# [Set problem]
Find the line containing "Examining this scene". Quote it and every line after it, exactly, through the end; skip pictures.

★ ★ ★ ★ ★

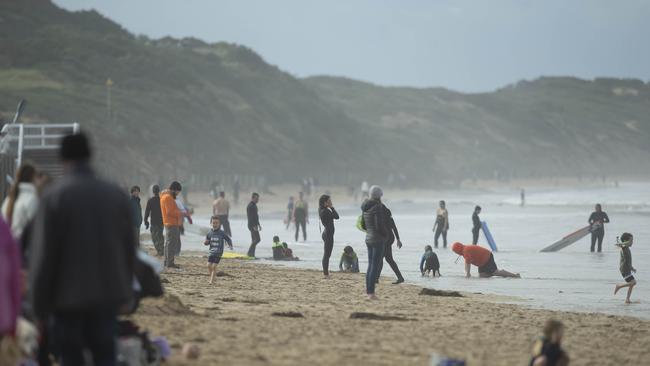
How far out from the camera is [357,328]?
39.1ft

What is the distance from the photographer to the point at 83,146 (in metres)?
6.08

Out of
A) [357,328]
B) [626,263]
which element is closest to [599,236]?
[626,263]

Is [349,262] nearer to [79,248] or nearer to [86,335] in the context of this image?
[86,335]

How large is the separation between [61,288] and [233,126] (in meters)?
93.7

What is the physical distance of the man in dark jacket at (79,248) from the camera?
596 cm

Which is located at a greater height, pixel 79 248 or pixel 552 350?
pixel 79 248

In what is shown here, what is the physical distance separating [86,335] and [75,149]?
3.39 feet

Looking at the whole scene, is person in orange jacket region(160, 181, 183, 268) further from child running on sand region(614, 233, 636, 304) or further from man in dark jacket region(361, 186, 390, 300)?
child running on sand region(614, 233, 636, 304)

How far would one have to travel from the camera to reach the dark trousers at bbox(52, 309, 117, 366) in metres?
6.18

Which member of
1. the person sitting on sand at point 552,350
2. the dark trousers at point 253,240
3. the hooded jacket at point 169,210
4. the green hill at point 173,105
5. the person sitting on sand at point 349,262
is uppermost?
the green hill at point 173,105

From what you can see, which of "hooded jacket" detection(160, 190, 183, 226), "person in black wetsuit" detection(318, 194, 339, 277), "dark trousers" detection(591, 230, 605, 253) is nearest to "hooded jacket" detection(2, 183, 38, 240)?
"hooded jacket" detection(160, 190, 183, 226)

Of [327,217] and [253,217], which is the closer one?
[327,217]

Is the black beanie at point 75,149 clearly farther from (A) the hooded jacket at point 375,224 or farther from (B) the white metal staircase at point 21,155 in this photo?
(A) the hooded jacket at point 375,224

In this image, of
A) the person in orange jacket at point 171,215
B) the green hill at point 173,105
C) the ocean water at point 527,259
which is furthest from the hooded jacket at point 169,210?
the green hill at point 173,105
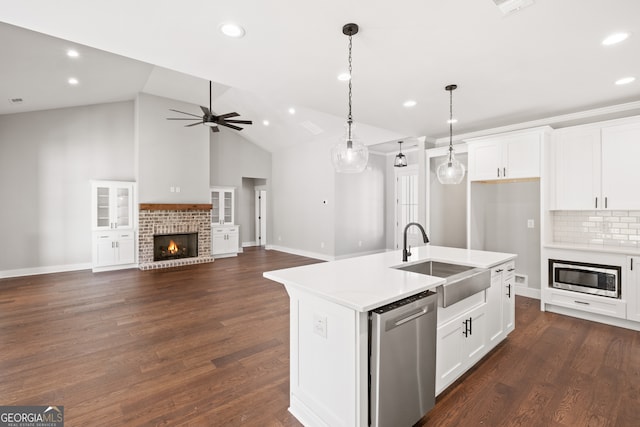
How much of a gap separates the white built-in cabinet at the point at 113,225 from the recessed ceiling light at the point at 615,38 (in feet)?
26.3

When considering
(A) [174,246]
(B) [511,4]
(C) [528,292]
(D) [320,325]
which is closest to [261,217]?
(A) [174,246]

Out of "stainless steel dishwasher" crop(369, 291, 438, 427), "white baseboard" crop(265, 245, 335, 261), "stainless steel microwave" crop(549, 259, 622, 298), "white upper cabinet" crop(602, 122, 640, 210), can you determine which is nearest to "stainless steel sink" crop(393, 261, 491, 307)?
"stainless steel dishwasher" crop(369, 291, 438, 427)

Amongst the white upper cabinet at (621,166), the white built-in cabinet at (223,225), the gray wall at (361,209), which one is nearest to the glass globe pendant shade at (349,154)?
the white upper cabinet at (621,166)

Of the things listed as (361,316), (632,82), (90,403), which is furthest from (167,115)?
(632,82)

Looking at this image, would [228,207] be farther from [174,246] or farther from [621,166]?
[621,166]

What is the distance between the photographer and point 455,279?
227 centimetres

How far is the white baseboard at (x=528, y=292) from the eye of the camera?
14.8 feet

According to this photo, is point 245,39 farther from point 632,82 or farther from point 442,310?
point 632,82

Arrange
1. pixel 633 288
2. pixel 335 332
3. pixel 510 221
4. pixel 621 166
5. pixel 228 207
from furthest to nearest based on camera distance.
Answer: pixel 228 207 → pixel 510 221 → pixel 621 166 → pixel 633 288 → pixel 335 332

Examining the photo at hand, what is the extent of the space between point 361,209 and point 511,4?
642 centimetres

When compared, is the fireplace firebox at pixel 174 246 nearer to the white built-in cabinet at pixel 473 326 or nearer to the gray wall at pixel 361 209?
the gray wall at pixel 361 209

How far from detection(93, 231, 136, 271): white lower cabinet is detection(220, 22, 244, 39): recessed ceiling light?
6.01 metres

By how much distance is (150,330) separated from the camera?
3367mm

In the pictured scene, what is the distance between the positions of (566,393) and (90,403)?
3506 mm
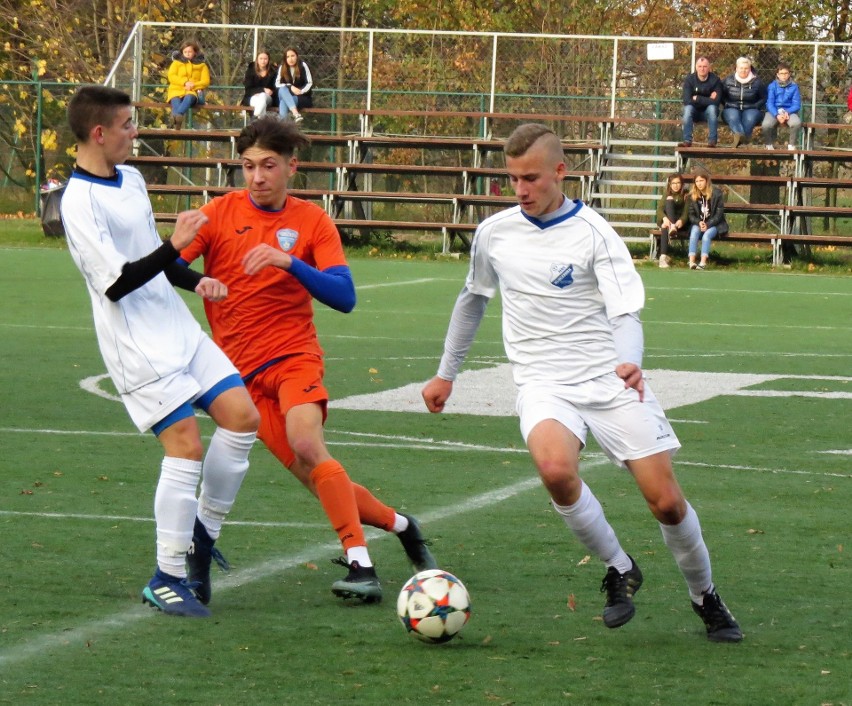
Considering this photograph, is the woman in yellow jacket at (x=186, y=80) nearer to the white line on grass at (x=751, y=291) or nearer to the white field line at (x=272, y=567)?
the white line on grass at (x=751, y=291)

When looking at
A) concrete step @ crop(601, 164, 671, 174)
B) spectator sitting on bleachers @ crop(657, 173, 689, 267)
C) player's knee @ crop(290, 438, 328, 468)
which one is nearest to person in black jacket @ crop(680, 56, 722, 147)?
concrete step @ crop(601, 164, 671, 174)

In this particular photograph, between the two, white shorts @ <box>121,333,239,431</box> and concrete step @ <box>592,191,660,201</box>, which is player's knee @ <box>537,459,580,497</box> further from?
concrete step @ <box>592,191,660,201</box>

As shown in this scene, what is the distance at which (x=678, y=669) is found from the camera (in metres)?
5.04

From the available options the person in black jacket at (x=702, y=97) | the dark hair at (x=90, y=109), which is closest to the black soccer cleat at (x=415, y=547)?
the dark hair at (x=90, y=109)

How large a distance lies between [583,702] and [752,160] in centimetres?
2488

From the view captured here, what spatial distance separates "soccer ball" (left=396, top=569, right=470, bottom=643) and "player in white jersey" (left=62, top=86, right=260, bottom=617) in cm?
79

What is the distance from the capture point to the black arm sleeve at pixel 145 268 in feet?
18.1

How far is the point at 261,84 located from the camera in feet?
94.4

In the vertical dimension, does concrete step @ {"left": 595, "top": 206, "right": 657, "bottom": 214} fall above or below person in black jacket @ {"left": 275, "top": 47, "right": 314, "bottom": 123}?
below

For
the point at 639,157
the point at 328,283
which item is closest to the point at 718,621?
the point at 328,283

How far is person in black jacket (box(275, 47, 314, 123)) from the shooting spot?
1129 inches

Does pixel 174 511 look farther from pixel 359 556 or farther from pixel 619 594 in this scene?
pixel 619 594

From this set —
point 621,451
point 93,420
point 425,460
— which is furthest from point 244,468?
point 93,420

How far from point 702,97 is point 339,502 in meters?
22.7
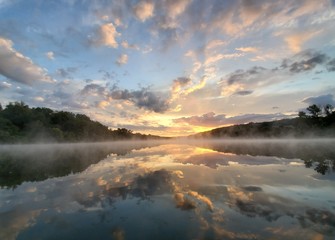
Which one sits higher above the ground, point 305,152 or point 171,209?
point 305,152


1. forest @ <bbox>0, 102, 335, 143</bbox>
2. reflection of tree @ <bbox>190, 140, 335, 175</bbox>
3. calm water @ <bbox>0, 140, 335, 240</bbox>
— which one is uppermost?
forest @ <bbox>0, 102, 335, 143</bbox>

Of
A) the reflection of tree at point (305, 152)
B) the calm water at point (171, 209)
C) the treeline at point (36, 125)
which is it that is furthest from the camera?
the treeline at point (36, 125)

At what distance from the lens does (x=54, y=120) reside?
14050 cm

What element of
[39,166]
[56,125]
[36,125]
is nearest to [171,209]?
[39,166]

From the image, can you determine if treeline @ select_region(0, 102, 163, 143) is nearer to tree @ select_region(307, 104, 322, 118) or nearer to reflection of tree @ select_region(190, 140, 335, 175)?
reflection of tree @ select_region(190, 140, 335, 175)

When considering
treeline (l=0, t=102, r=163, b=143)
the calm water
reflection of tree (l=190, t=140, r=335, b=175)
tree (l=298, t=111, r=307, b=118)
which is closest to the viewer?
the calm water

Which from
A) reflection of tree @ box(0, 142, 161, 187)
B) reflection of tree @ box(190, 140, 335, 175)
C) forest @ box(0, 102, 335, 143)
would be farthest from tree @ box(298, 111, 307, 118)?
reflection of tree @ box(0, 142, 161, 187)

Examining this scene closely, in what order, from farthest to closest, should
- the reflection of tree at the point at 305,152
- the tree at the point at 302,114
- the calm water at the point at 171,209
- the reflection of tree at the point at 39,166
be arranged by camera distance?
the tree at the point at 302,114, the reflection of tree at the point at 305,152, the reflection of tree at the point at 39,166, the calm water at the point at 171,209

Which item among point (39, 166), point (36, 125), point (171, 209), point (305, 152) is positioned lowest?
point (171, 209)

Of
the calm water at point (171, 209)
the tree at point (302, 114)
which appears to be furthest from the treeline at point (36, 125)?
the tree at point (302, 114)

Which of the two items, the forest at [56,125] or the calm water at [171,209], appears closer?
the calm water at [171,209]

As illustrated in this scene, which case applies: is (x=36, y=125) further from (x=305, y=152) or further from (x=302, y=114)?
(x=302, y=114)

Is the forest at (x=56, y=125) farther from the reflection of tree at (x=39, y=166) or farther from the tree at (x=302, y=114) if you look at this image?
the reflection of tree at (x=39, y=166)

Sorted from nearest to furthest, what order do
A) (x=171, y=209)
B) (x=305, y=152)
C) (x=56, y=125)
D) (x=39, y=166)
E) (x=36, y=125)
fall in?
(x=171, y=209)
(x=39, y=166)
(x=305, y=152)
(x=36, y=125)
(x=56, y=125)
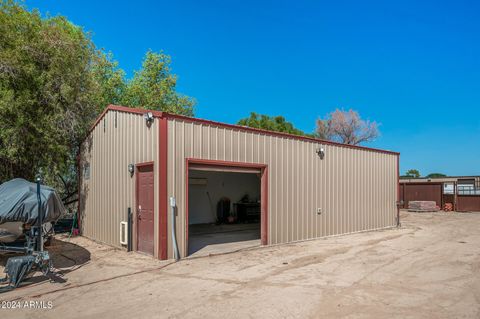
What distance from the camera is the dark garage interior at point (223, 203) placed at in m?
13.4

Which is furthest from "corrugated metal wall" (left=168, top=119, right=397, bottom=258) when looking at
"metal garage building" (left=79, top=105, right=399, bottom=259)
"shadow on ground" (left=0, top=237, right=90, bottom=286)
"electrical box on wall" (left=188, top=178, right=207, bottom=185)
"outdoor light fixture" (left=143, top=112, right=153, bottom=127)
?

★ ★ ★ ★ ★

# [The completed task]
Examining this scene closely, in what order, from farthest to closest, should
- the reflection of tree at the point at 305,152
- the tree at the point at 302,114
- the calm water at the point at 171,209
- the reflection of tree at the point at 39,166
be arranged by camera distance?
the tree at the point at 302,114, the reflection of tree at the point at 305,152, the reflection of tree at the point at 39,166, the calm water at the point at 171,209

Which item among point (39, 166), point (36, 125), point (171, 209), point (305, 152) is positioned lowest?
point (171, 209)

Of
the calm water at point (171, 209)
the tree at point (302, 114)
which appears to be furthest from the treeline at point (36, 125)?
the tree at point (302, 114)

Which of the two items, the forest at [56,125] or the calm water at [171,209], appears closer?
the calm water at [171,209]

As illustrated in this scene, which case applies: is (x=36, y=125) further from (x=305, y=152) or further from (x=302, y=114)?
(x=302, y=114)

Is the forest at (x=56, y=125) farther from the reflection of tree at (x=39, y=166) or farther from the tree at (x=302, y=114) if you look at this image?
the reflection of tree at (x=39, y=166)

Sorted from nearest to furthest, what order do
A) (x=171, y=209)
B) (x=305, y=152)
C) (x=56, y=125)
D) (x=39, y=166)
E) (x=36, y=125)
fall in?
(x=171, y=209)
(x=39, y=166)
(x=305, y=152)
(x=36, y=125)
(x=56, y=125)
What distance from the camera is the dark garage interior at point (223, 203) placed at in m?
13.4

Which is furthest from "corrugated metal wall" (left=168, top=119, right=397, bottom=258) when looking at
"metal garage building" (left=79, top=105, right=399, bottom=259)
"shadow on ground" (left=0, top=237, right=90, bottom=286)
"electrical box on wall" (left=188, top=178, right=207, bottom=185)
"outdoor light fixture" (left=143, top=112, right=153, bottom=127)
?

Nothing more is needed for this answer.